— START OF EXCERPTED PASSAGE —

Decoding Metrics: The Universal Language of Observability

Last edited: March 6, 2025

Esperanto. Developed in 1887, it had visions of being a universal language into which all other languages were translated rather than learning each individual language. The creator, LL Zamenhof, had high hopes for his creation.

“Were there but an international language, all translations would be made into it alone ... and all nations would be united in a common brotherhood.”

More than 140 years later, the world's population is fast approaching 7 billion, and the Esperantists, as they are known, have grown to … about 100,000. Certainly not the unifying language it was hoped to be.

Unless you consider logs, metrics, and traces as languages, I am not a linguist or a polyglot. And, if you consider how misunderstood metrics are in the world, maybe I am a polyglot, after all.

Let’s talk about metrics, what they are, and why they are so damn complicated to understand.

— END OF EXCERPTED PASSAGE —
— START OF STORED RECORDS —

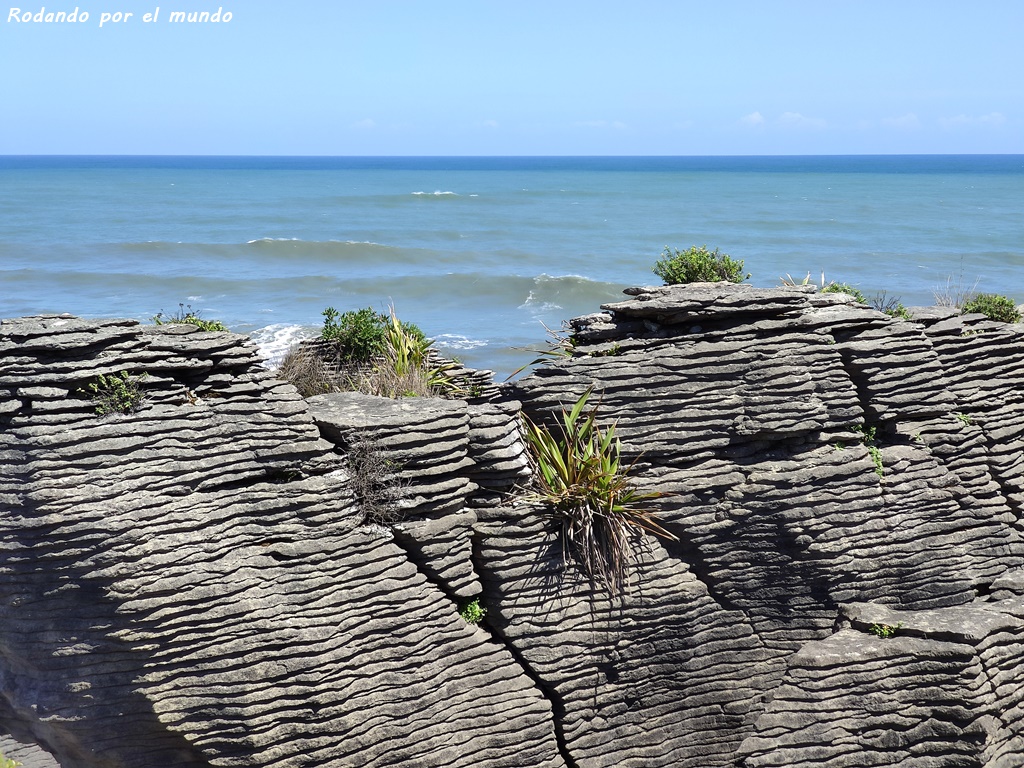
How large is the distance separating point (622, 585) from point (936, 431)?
5.09m

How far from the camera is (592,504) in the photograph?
423 inches

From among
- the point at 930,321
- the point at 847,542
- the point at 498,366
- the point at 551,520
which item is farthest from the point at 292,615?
the point at 498,366

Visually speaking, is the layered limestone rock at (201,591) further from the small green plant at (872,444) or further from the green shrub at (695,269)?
the green shrub at (695,269)

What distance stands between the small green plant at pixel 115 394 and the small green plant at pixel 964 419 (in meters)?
10.6

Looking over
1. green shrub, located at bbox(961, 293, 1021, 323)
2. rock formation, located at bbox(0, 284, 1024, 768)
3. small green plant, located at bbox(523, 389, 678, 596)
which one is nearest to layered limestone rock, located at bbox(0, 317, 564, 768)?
rock formation, located at bbox(0, 284, 1024, 768)

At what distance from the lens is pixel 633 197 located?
303ft

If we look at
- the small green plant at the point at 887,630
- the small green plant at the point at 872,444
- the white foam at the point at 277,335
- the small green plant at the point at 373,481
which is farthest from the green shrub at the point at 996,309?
the white foam at the point at 277,335

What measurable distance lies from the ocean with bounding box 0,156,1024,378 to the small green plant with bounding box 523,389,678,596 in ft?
10.8

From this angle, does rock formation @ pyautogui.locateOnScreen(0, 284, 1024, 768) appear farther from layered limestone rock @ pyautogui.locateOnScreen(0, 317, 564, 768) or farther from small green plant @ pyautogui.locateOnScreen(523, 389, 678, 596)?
small green plant @ pyautogui.locateOnScreen(523, 389, 678, 596)

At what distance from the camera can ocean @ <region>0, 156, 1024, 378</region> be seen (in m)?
34.8

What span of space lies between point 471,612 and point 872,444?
230 inches

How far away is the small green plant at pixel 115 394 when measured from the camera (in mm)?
9359

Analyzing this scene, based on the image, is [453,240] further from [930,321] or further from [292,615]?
[292,615]

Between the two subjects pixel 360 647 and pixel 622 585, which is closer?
pixel 360 647
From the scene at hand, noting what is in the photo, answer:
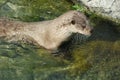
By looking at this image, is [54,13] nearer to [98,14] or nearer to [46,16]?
[46,16]

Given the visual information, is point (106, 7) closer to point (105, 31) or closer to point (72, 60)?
point (105, 31)

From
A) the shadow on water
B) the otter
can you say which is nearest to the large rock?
the shadow on water

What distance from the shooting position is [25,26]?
27.8ft

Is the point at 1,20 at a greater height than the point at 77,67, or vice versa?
the point at 1,20

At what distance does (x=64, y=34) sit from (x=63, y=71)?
812mm

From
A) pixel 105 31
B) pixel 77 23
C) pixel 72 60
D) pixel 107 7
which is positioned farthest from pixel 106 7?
pixel 72 60

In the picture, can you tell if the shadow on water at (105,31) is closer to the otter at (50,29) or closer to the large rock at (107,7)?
the large rock at (107,7)

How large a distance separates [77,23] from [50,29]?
61 centimetres

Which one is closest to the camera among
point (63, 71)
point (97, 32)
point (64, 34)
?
point (63, 71)

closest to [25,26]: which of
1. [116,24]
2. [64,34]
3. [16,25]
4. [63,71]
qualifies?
[16,25]

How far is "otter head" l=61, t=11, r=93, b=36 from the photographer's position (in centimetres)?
789

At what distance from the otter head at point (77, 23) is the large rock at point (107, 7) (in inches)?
59.1

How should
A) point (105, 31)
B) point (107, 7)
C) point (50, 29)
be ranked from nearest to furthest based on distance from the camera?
point (50, 29) < point (105, 31) < point (107, 7)

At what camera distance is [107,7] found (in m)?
9.38
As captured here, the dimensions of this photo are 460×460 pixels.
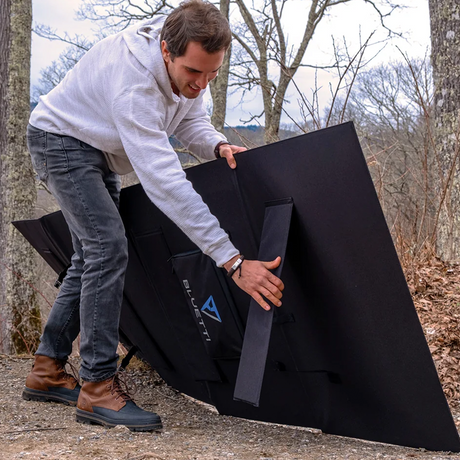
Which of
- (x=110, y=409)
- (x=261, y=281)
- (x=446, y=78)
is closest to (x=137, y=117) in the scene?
(x=261, y=281)

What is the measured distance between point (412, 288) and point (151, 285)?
7.95 feet

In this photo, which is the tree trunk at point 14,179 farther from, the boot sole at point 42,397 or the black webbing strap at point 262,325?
the black webbing strap at point 262,325

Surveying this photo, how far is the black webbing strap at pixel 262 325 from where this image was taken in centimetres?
188

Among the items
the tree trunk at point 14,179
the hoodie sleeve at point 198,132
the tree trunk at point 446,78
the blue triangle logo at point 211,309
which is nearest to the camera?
the blue triangle logo at point 211,309

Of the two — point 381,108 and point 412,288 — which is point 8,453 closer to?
point 412,288

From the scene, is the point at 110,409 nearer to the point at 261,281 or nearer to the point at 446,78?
the point at 261,281

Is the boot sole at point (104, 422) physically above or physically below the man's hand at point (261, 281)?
below

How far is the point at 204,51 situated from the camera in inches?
80.8

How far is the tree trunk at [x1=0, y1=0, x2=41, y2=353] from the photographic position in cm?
512

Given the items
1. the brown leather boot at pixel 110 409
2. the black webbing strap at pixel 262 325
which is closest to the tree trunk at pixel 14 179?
the brown leather boot at pixel 110 409

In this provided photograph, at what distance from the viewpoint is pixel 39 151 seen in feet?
8.23

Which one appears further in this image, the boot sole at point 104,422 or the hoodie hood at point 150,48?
the boot sole at point 104,422

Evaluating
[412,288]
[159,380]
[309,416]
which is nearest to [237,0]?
[412,288]

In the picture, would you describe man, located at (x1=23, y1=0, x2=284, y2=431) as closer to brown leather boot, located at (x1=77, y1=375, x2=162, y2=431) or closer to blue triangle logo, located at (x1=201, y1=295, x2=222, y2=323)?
brown leather boot, located at (x1=77, y1=375, x2=162, y2=431)
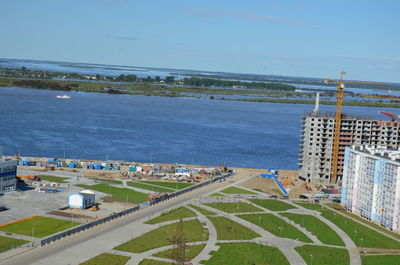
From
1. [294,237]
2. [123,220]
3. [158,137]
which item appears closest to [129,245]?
[123,220]

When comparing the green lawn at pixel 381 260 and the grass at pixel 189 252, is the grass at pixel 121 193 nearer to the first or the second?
the grass at pixel 189 252

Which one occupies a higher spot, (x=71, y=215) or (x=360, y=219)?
(x=71, y=215)

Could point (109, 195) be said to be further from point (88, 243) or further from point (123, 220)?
point (88, 243)

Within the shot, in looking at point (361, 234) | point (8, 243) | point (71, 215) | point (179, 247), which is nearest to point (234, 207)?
point (361, 234)

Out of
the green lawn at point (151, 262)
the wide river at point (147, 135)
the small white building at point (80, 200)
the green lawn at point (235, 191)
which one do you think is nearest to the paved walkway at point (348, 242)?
the green lawn at point (235, 191)

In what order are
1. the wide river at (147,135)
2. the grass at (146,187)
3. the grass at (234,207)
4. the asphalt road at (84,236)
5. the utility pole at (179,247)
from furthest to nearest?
the wide river at (147,135), the grass at (146,187), the grass at (234,207), the asphalt road at (84,236), the utility pole at (179,247)

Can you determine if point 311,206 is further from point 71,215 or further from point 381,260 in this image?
point 71,215

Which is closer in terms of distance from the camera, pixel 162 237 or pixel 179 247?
pixel 179 247
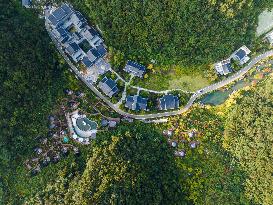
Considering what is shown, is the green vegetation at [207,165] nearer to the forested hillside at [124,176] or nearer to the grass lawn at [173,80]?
the forested hillside at [124,176]

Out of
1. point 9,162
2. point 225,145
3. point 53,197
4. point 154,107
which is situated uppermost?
point 9,162

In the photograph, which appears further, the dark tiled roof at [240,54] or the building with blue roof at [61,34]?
the dark tiled roof at [240,54]

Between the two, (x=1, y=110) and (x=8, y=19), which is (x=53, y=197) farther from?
(x=8, y=19)

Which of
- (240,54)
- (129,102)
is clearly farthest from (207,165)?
(240,54)

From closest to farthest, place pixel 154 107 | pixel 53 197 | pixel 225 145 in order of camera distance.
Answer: pixel 53 197, pixel 225 145, pixel 154 107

— END OF STORED RECORDS —

# EXERCISES:
1/ According to the metrics article, in what year was Esperanto developed?
2/ Rewrite the part of the metrics article that opens with the words containing "Decoding Metrics: The" and closes with "polyglot, after all.", putting "invention" in place of "creation".
3/ Translate this sentence from the metrics article into Spanish: "The creator, LL Zamenhof, had high hopes for his creation."
The rows play no part in what you are asked to do here.

# THE SOLUTIONS:
1/ 1887

2/
Decoding Metrics: The Universal Language of Observability

Last edited: March 6, 2025

Esperanto. Developed in 1887, it had visions of being a universal language into which all other languages were translated rather than learning each individual language. The creator, LL Zamenhof, had high hopes for his invention.

“Were there but an international language, all translations would be made into it alone ... and all nations would be united in a common brotherhood.”

More than 140 years later, the world's population is fast approaching 7 billion, and the Esperantists, as they are known, have grown to … about 100,000. Certainly not the unifying language it was hoped to be.

Unless you consider logs, metrics, and traces as languages, I am not a linguist or a polyglot. And, if you consider how misunderstood metrics are in the world, maybe I am a polyglot, after all.

3/ El creador, LL Zamenhof, tenía grandes esperanzas puestas en su creación.